Nonfunctioning livers usually show a similar pattern of laboratory values. AST and ALT peak at day 1 and 2 post-LT, respectively, and gradually decrease thereafter; there can be additional peaks when the graft is injured by mechanisms such as hypotension. The pattern is similar in successful grafts, but maximum AST and ALT indicate extent of graft injury. Since AST and ALT show similar trend during graft dysfunction, we decided to include only one to the model. On the other hand, TB level changes slowly and gradually increases along the clinical course in failing grafts. The initial TB level is dependent on pre-LT TB level and transfusions, which are performed intensely during the initial post-LT period. Therefore, both successful and failing LTs show a decreasing pattern in the initial period, while failing LTs then show gradual increase. Patterns of INR level are most similar between successful and failing grafts, although the levels are higher in nonfunctioning grafts and remain higher during the post-LT course. However, the time point and level of the peak may vary among LT cases. Therefore, peak AST after LT and maximum TB and INR after the early post-LT period are important regardless of day. This is why we built a model to choose the maximum AST of the post-LT period and maximum values of TB and INR starting from day 3 post-LT.
ABC model was built based on LT data from 1153 LDLT and 359 DDLTs.

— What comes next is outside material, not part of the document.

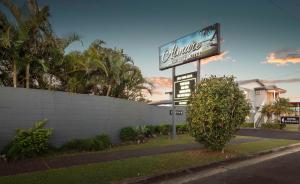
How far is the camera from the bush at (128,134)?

The reason why separate analyses were performed for LDLT and DDLT was due to the different clinical characteristics. While LDLT uses partial graft with less ischemic injury compared to DDLT, DDLT usually uses whole graft with considerable amount of ischemic injury. The laboratory values after LT are also different between LDLT and DDLT as presented in Table 1. AST, TB and PT/INR of DDLT are higher compared to LDLT in the initial period. As a result, the AUCs of the prediction models were 0.96 and 0.98 in predicting graft failure within 2 weeks and 0.93 and 0.94 in predicting graft failure within 4 weeks, for LDLT and DDLT, respectively. ABC model is also very intuitive by including the maximum values of AST, TB, and INR during the first week for predicting early graft failure. The model was compared to previously published models, such as MEAF score and EAD criteria. By comparing the C-index and time-dependent AUC at 2 weeks and 4 weeks, ABC model showed superior outcome compared to the other two models. The difference of ABC model from other models is that it is optimized for both LDLT and DDLT. While EAD criteria and MEAF score were modeled based on DDLT, our model consists of two versions using same variables. Prediction probability can be calculated easily if the clinician knows the maximum AST, TB, and INR during the post-LT period, by inserting the values to our supplementary Excel document, which is well-calibrated to the retrospective cohort of our institution. Our prediction calculator not only predicts the probability of graft failure at a certain time point after LT but also the graft survival curve which can give visual information useful both for the clinicians and patients.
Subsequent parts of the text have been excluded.